» WRITTEN EXERCISE
Repeat the items word for word, starting at the line containing "Would point (83, 144)" and ending at the line containing "0.31 metres".

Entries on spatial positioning
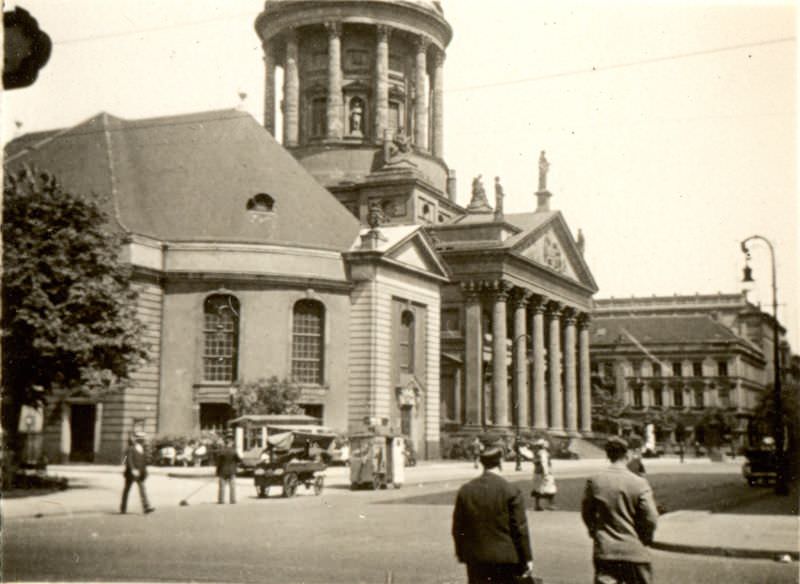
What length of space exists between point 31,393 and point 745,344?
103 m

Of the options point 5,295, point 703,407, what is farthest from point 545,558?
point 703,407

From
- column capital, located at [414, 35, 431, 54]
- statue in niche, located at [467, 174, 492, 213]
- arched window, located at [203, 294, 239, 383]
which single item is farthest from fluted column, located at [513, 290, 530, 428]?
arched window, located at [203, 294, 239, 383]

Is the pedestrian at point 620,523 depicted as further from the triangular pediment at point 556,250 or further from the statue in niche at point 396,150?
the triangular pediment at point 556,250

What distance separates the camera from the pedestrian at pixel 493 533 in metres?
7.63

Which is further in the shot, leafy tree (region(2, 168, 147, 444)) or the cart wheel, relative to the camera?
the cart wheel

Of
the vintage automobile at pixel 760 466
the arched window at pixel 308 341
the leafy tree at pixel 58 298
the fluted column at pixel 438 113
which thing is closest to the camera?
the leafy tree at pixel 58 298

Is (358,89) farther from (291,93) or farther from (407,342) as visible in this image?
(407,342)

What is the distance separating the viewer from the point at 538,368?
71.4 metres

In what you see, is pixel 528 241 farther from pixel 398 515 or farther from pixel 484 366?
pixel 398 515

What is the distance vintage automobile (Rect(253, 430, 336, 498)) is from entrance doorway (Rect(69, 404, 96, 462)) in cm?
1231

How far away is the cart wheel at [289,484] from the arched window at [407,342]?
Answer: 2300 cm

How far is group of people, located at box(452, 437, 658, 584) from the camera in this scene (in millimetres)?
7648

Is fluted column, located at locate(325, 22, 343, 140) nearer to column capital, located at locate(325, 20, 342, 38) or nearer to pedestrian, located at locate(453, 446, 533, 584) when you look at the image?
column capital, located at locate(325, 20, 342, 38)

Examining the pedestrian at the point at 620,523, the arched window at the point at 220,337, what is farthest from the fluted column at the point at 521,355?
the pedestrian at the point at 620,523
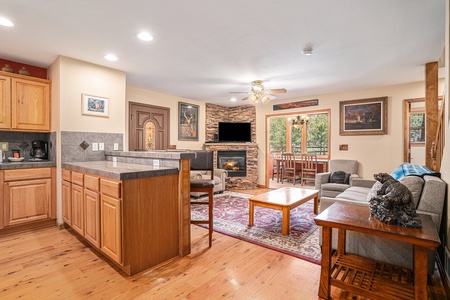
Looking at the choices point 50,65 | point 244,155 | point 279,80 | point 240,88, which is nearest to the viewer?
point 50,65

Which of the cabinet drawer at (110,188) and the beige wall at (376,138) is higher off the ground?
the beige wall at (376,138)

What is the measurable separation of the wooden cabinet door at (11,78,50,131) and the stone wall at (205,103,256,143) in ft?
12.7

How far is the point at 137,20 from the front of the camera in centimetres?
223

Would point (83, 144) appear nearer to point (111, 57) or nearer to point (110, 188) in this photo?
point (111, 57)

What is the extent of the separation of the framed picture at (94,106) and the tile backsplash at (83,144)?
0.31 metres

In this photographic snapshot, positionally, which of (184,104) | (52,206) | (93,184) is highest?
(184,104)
...
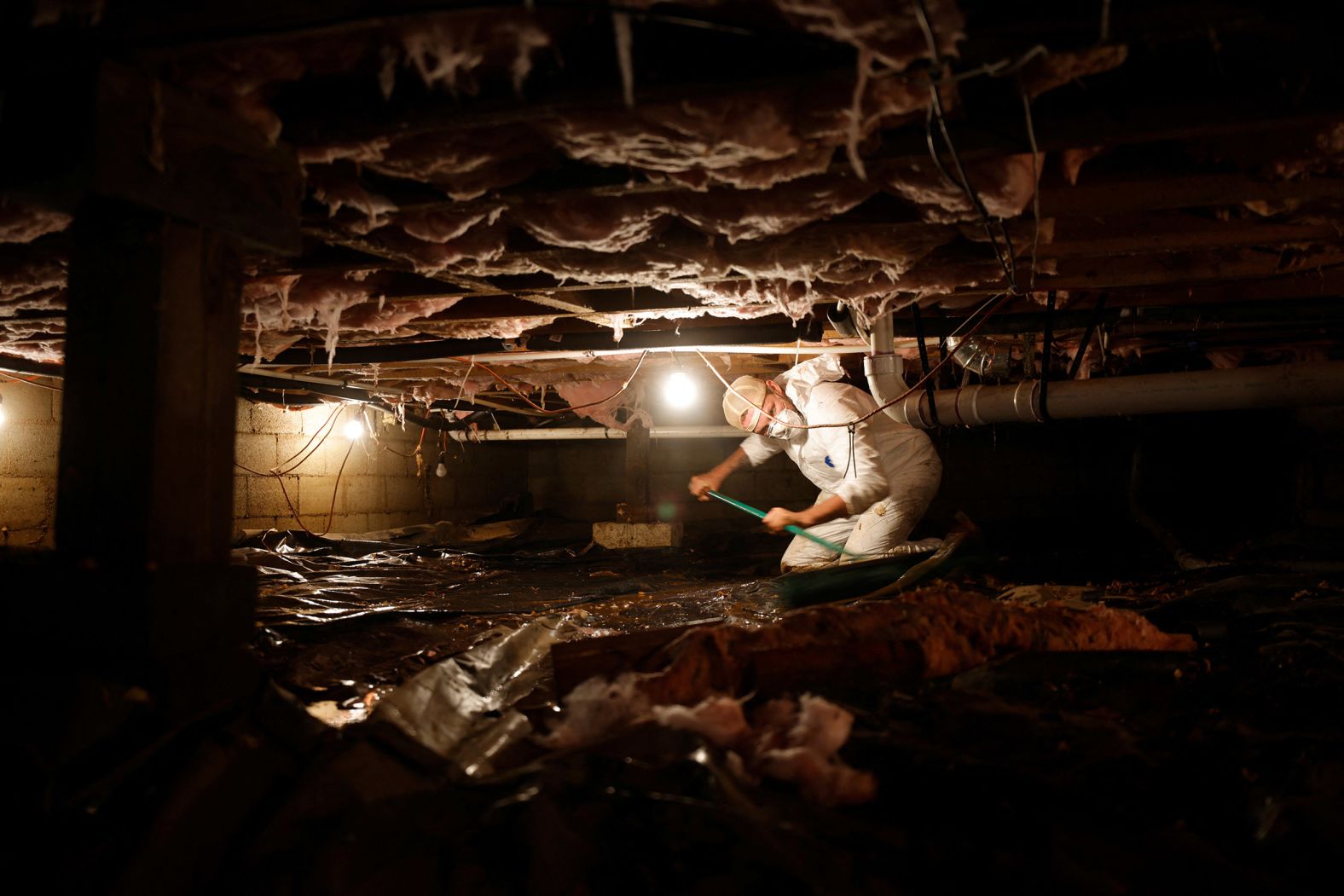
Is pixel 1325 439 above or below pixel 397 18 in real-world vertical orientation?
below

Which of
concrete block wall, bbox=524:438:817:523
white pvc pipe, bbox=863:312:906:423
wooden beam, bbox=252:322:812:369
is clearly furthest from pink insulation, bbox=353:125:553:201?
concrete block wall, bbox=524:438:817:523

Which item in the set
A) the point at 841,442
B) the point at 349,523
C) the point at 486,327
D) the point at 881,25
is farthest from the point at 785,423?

» TASK RESPONSE
Would point (83, 144) appear nearer to point (111, 57) or nearer to point (110, 188) in this photo?
point (111, 57)

What is the extent of the separation of the framed picture at (94,106) and the tile backsplash at (83,144)?
0.31 metres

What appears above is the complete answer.